Mais cela suppose une chose : que les dirigeants congolais saisissent cette opportunité avec audace et lucidité. Comme l’ont fait les Allemands après 1945, les Coréens dans les années 60, ou les Rwandais dans les années 2000. Aucun de ces pays n’a atteint le développement en s’enfermant dans la victimisation. Ils ont négocié, construit, et exigé des partenariats équilibrés.
Justice, paix, souveraineté
Mais avant toute chose, le Congo doit se battre pour la justice. Tant que les crimes de masse commis dans l’Est du pays ne seront ni jugés ni reconnus, aucune paix durable ne sera possible. Et sans paix, aucun développement ne tiendra. Le gouvernement congolais devrait, avec le soutien américain, militer pour la création d’un Tribunal pénal international pour le Congo, afin de briser le cycle de l’impunité.

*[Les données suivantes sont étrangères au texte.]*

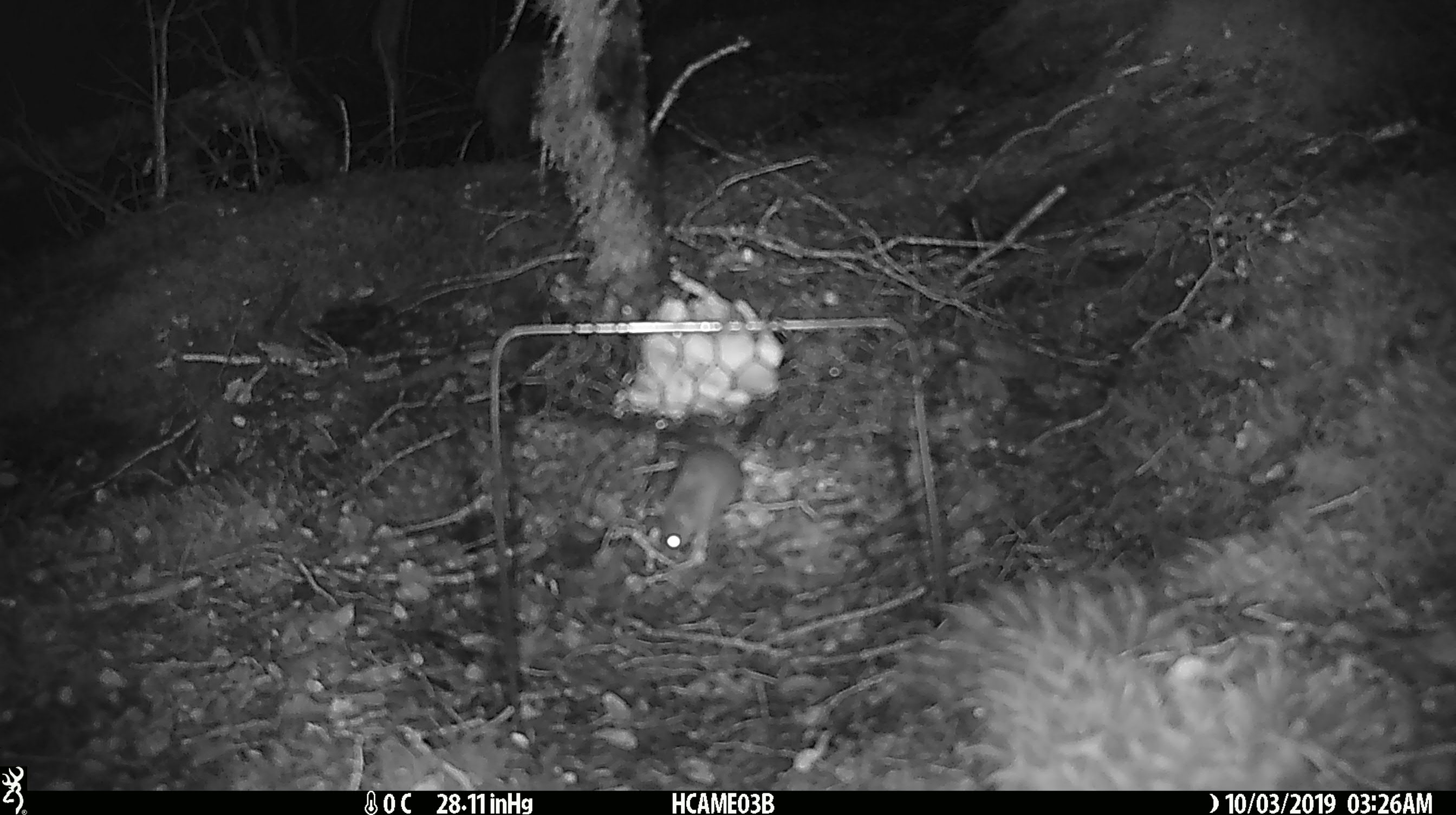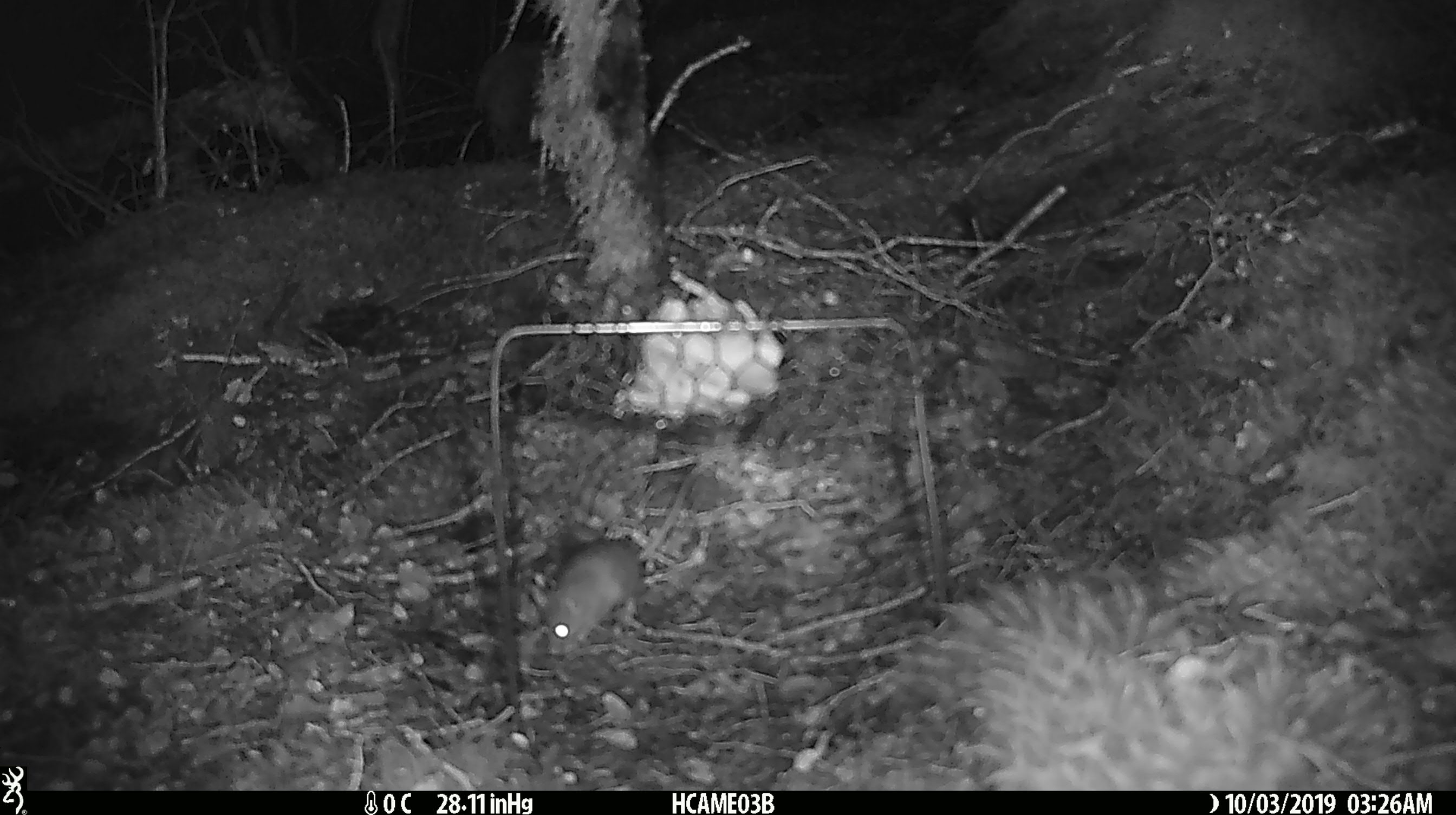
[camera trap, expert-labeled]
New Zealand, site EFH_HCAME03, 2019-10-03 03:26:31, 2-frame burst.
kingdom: Animalia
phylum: Chordata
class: Mammalia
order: Rodentia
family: Muridae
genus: Mus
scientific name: Mus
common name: mouse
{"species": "mouse (Mus)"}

C’est aussi dans l’intérêt de Washington : un Congo stable, prospère, respecté, est un allié stratégique de poids dans une Afrique convoitée par la Chine, la Russie, la Turquie et d’autres puissances émergentes.
Un rêve congolais américain ?
Certes, les États-Unis ont aussi échoué dans certains pays : l’Irak, l’Afghanistan ou encore des portions de l’Amérique latine. Mais le succès d’un partenariat ne dépend pas seulement de celui qui aide — il dépend aussi de celui qui accepte l’aide. Et de ce qu’il en fait.
Si les dirigeants congolais font preuve de vision, s’ils investissent dans l’éducation, la technologie, la transformation locale des minerais, la justice et la stabilité institutionnelle, alors le XXIe siècle pourrait être celui de la RDC. Et le “Moment Américain du Congo”, non plus une illusion géopolitique, mais le moteur d’une véritable renaissance.
Parce que le monde ne nous attendra pas. Et l’Histoire, elle, ne repasse jamais deux fois.